BIOENERGICENTER.COM, PEKANBARU — Pemerhati sekaligus pakar lingkungan dari Universitas Riau, Tengku Ariful Amri, mengatakan, cuaca ekstrem yang melanda sebagian besar wilayah Tanah Air adalah dampak dari terhambatnya siklus hidrologi.
“Banyangkan, sirkulasi air yang seharusnya tidak pernah berhenti dari atmosfer ke bumi dan kembali ke atmosfir melalui kondensasi, presipitasi, evaporasi dan transpirasi kini terasa kian tersendat sehingga terjadi penumpukan penguapan yang akhirnya menyebabkan kondisi ekstrem di berbagai wilayah Tanah Air,” kata Ariful di Pekanbaru, Jumat (6/1).
Intinya, menurut Ariful, saat ini berbagai bentuk hidrologi di muka bumi sudah tidak memiliki pola yang beraturan atau tidak terwujud seperti layaknya. “Hal ini bisa jadi karena alam di wilayah kita tidak lagi terjaga dengan baik dan mengalami kerusakan parah,” ujarnya.
Iklim mikro tersebut, kata dia, kemudian menyebar di berbagai kawasan, bahkan sudah membentuk suatu tatanan lingkungan yang ‘amburadul’ atau serba tidak menentu. “Nah, hal ini juga diakibatkan ekosistem yang ada diberbagai wilayah Tanah Air tidak bisa memberi jaminan tatanan hidrologi yang kondusif atau tidak reguler lagi,” tuturnya.

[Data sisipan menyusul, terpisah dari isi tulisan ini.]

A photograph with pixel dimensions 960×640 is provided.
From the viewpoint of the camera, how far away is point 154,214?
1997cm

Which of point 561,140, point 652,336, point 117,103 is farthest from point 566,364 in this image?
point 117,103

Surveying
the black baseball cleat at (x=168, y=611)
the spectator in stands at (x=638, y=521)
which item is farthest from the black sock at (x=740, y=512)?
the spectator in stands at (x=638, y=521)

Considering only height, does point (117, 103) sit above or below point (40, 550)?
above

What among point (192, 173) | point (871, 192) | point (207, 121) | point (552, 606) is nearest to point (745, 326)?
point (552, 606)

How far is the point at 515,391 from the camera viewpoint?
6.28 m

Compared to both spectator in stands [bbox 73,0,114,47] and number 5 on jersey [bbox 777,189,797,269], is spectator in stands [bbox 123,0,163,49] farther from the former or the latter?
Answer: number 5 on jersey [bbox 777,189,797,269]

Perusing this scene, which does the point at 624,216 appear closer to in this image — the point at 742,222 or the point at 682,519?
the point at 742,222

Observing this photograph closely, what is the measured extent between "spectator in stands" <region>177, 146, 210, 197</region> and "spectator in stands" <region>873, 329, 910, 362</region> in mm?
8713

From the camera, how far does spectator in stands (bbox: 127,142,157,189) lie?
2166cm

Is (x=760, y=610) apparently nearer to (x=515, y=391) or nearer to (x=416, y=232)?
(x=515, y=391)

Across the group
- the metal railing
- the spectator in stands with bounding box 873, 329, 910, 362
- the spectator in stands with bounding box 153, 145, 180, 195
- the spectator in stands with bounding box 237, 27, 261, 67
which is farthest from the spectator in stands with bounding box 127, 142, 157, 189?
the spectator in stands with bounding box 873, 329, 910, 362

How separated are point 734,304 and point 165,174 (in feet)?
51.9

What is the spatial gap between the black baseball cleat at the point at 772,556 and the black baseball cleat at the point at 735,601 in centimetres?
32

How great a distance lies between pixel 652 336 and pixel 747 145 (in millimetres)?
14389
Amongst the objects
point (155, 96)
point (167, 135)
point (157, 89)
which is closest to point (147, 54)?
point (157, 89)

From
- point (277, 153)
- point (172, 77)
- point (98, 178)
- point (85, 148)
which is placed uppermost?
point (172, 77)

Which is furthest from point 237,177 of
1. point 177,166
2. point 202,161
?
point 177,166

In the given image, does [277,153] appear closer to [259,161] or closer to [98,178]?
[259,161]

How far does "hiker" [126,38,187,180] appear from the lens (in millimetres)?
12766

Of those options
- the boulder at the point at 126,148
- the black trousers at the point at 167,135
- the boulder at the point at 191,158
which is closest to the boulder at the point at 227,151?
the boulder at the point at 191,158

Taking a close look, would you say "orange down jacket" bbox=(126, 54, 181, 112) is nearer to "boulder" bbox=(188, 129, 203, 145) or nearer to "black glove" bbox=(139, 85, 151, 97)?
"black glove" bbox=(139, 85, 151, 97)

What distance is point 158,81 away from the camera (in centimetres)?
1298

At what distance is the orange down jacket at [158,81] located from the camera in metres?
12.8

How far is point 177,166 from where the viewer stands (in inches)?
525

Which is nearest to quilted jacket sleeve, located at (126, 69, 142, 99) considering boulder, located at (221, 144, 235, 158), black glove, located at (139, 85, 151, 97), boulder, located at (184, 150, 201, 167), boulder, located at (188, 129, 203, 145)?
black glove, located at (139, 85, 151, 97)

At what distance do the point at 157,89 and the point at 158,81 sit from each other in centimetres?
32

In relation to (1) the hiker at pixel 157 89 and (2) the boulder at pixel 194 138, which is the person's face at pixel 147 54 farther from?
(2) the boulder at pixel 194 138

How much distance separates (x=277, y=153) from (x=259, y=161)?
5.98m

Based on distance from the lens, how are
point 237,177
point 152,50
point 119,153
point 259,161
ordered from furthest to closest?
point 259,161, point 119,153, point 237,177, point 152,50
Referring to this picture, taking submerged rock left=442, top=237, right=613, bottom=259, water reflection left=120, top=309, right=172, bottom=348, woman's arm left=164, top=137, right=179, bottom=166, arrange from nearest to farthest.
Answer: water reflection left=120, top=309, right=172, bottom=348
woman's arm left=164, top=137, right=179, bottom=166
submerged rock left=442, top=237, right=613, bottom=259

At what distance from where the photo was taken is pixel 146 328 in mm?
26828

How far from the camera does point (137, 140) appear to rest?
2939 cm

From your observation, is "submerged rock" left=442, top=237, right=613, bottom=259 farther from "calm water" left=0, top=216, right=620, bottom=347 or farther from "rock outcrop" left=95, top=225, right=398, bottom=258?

Bisa jadi pula, kondisi ini disebabkan berbagai hal, yang pertama hutan di sepanjang Daerah Aliran Sungai (DAS) sudah tidak memadai lagi, ditambah dengan kondisi lingkungan yang kian kritis. Kemudian, kondisi iklim yang terjadi saat ini mengalami kecenderungan monokultur atau tidak lagi bersahabat dengan lingkungan dan penghuninya.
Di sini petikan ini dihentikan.